American Vice Presidents and vice presidential candidates have often gone for other careers at certain points in history. Mondale was to serve as ambassador to Japan while Gore went seriously into campaigning against climate change. Humphrey made his way back to the Senate and died of cancer some years later. Joe Biden, having been Vice President under President Barack Obama, was elected President in 2020.

Nixon's first Vice President Spiro Agnew resigned in the face of a scandal in 1973. His second Vice President, Gerald Ford, who had earlier been House Minority Leader, succeeded to the presidency in 1974 but lost the White House to Jimmy Carter in 1976. In 1980 he expected to be Reagan's vice presidential running mate but was ignored by the former Governor of California.

Vice Presidents have by and large been silent, almost docile individuals beside the Presidents they served. Lyndon Johnson, once a powerful leader of the Senate, played virtually no role as Vice President under President Kennedy. He came into his own when he became President in 1963 and then went on to defeat Senator Barry Goldwater at the 1964 election.

In 1956, John Kennedy campaigned hard to be Adlai Stevenson's vice presidential candidate but it was Senator Estes Kefauver who ended up being Stevenson's running mate. When Kennedy was elected President in 1960, Stevenson expected to be appointed Secretary of State but was sent off to the United Nations as the US permanent representative.

Richard Nixon's running mate in 1960, Henry Cabot Lodge, went on to serve as American ambassador to South Vietnam under Presidents Kennedy and Johnson. Dick Cheney served as Vice President under President George W. Bush and then went into retirement. His daughter Liz Cheney was a vocal critic of Donald Trump despite being a Republican Congresswoman.

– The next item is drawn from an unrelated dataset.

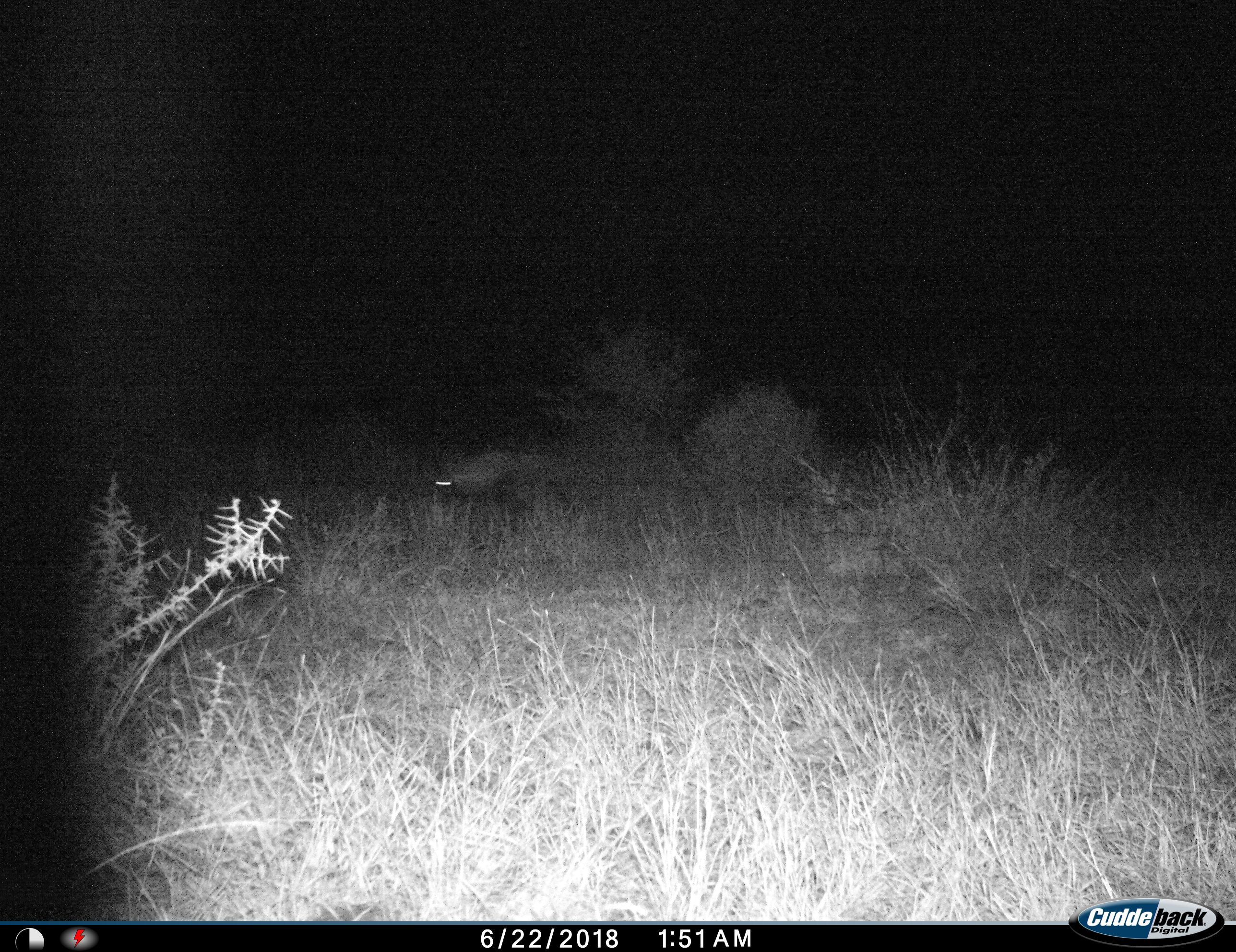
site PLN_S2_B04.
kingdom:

For Kamala Harris, the year 2024 will go by, perhaps as Biden's running mate. Or it could be that the President will choose someone else on the ticket. In either case, it is 2028 Harris can plan for, assuming she yet wants to be President. On the Republican side, Nikki Haley, having put up a brave but losing fight against Trump this year for the Republican presidential nomination, will quite likely be a force to reckon with in 2028.

It just might be a season when Harris and Haley could go into the history books as contenders for the White House, with ambitious, morose men watching from the stands.